Subgroup analysis did not identify a significant difference in type of 30-day morbidity between MS and MI resection groups. Anastomotic leak rates were twice as high in MS surgery but this did not reach significance (P=0.28). Conversely, surgical site infection rates were higher in the MI group [25.3% (n=22)] compared to MS [16.7% (n=5)] but again this did not reach significance (P=0.33). VTE rates were comparable [MS 3.3% (n=1), MI 3.4% (n=3), P=0.98] and the highest VTE rate was observed in those who underwent MI colonic resection (7.7%, n=1). The majority of post-operative complications were managed conservatively. One patient in each group required radiologically guided drainage of a collection and re-operative rates were 10% (n=3) following MS resection and 2.3% (n=2) following MI resection (P=0.072). Two MS resection patients required revision of abdominal wound and one MI resection patient required laparotomy, washout and proximal diversion following an anastomotic leak.

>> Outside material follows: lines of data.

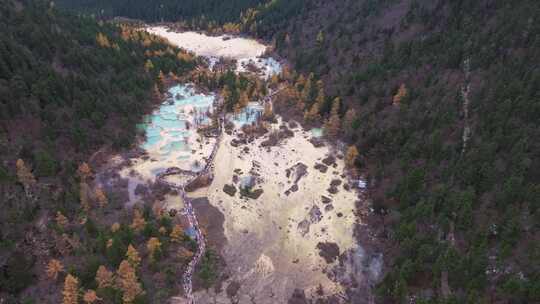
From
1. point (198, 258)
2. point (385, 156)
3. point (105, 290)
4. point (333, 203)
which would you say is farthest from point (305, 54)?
point (105, 290)

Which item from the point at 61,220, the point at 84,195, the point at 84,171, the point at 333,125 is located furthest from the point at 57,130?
the point at 333,125

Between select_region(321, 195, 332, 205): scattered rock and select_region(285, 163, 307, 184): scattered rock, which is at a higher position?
select_region(285, 163, 307, 184): scattered rock

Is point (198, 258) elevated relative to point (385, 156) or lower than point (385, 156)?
lower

On multivariate analysis (Table 3), MI resection was not associated with increased 30-day morbidity (OR =0.75; 95% CI: 0.68–6.58; P=0.194) or Clavien-Dindo III complications (OR =1.82; 95% CI: 0.79–5.64; P=0.099). Current smoking status was the only factor associated with increased overall 30-day morbidity [OR =1.17; 95% CI: 0.59–17.72; P=0.027]. While smoking status was associated with severe (Clavien-Dindo III) complications on univariate analysis (OR =2.17; 95% CI: 0.49–9.01; P=0.030) this association was not significant on multivariate analysis (OR =1.92; 95% CI: 1.10–6.99; P=0.054). Age, CD phenotype and pre-operative steroid or anti-TNF use were not significantly associated with either outcome in this analysis.
Table 3
Risk factors | Univariate analysis | Multivariate analysis | |||||
---|---|---|---|---|---|---|---|
OR | 95% CI | P | OR | 95% CI | P | ||
Risk factors for developing (all cause) 30 day-morbidity | |||||||
Age | 0.53 | 0.18–1.56 | 0.25 | 0.58 | 1.01–1.12 | 0.453 | |
Smoking | 2.50 | 0.88–7.37 | 0.058 | 1.17 | 0.59–17.72 | 0.027 | |
CD behaviour (fistulating/stricturing) | 1.80 | 0.65–5.08 | 0.259 | – | – | – | |
Mesenteric resection | 0.82 | 0.66–4.32 | 0.221 | 0.75 | 0.68–6.58 | 0.194 | |
Pre-op steroids/antiTNF | 1.89 | 0.64–5.50 | 0.247 | 1.23 | 0.75–15.65 | 0.113 | |
Risk factors for developing severe (Clavien-Dindo III) 30-day morbidity | |||||||
Age | 1.15 | 0.40–8.11 | 0.222 | 1.08 | 0.31–2.82 | 0.347 | |
Smoking | 2.17 | 0.49–9.01 | 0.030 | 1.92 | 1.10–6.99 | 0.054 | |
CD behaviour (fistulating/stricturing) | 1.01 | 0.99–1.01 | 0.840 | – | – | – | |
Mesenteric resection | 0.98 | 0.78–4.56 | 0.180 | 1.82 | 0.79–5.64 | 0.099 | |
Pre-op steroids/antiTNF | 2.15 | 0.40–11.42 | 0.231 | 1.53 | 0.06-2.55 | 0.097 |
OR, odds ratio; 95% CI, 95% confidence interval; P, P value, significant at <0.05; CD, Crohns’ disease; Pre-op, pre-operative; TNF, tumour necrosis factor.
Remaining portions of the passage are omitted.